Some drugmakers are expanding production in Africa to take advantage of a growing number of countries where rising incomes and national healthcare can pay for new meds. But there is still plenty of unmet need and not all projects are going to draw private investment. Now, through a number of sources of financing, a new plant will be built to manufacture yellow fever vaccine, a protection that has been in short supply.
With funds that include financing from the Islamic Development Bank and the government of Senegal, the Institut Pasteur Foundation in Dakar will invest about €23 million ($25.7 million) to build the new plant in the east of Dakar, ReliefWeb reports. It says the foundation is one of four producers in the world preapproved by WHO to manufacture the vaccine.
The 3,000-square-meter (32,291-square-foot) facility will include a production area and a quality-control laboratory, as well as some administrative space. It will be built on a site in Diamniadio, to the east of Dakar, ReliefWeb reports. It is slated to begin later this year and be complete in 2019.
According to ReliefWeb, there have been insufficient supplies of the jab produced each year to vaccinate the 610 million people at risk for the disease, most of them in Africa.

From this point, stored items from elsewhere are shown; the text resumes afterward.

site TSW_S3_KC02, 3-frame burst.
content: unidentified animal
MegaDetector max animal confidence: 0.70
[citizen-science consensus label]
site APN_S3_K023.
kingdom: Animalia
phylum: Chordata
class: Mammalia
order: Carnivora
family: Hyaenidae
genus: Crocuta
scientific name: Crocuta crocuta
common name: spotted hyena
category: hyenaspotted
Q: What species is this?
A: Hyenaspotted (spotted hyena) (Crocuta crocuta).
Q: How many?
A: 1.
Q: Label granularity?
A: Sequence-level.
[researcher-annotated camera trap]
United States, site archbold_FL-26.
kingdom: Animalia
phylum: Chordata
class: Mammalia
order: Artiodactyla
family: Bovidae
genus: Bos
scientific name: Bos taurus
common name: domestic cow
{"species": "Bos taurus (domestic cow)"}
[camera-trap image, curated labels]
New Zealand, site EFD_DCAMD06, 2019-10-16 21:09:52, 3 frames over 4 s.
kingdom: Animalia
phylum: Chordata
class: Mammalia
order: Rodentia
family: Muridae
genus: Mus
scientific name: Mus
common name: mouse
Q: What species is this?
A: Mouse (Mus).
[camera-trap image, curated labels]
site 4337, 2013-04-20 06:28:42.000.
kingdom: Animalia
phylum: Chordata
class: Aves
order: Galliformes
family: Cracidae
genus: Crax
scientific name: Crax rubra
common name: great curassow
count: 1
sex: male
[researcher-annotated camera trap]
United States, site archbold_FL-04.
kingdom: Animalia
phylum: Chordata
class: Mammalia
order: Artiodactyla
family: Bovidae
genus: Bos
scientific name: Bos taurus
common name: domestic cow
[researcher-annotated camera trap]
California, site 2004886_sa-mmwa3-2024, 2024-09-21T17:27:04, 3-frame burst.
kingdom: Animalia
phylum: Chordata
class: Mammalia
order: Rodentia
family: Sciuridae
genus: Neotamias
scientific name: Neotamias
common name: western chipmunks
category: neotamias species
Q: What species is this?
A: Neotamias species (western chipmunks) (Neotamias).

Yellow fever infects about 200,000 people a year and 30,000 annually die from the disease. In 2013, there were reports of people in India paying bribes to get the vaccine after a shortage of it materialized there.
While this project is being financed by some public sources, the number of drugmakers, including Big Pharma, willing to invest in production in Africa is growing. Just this week, India's Strides Shasun reported it would spend up to $14 million to buy a 51% stake in Kenya's Universal Corp., picking up a WHO-approved manufacturing site in the deal.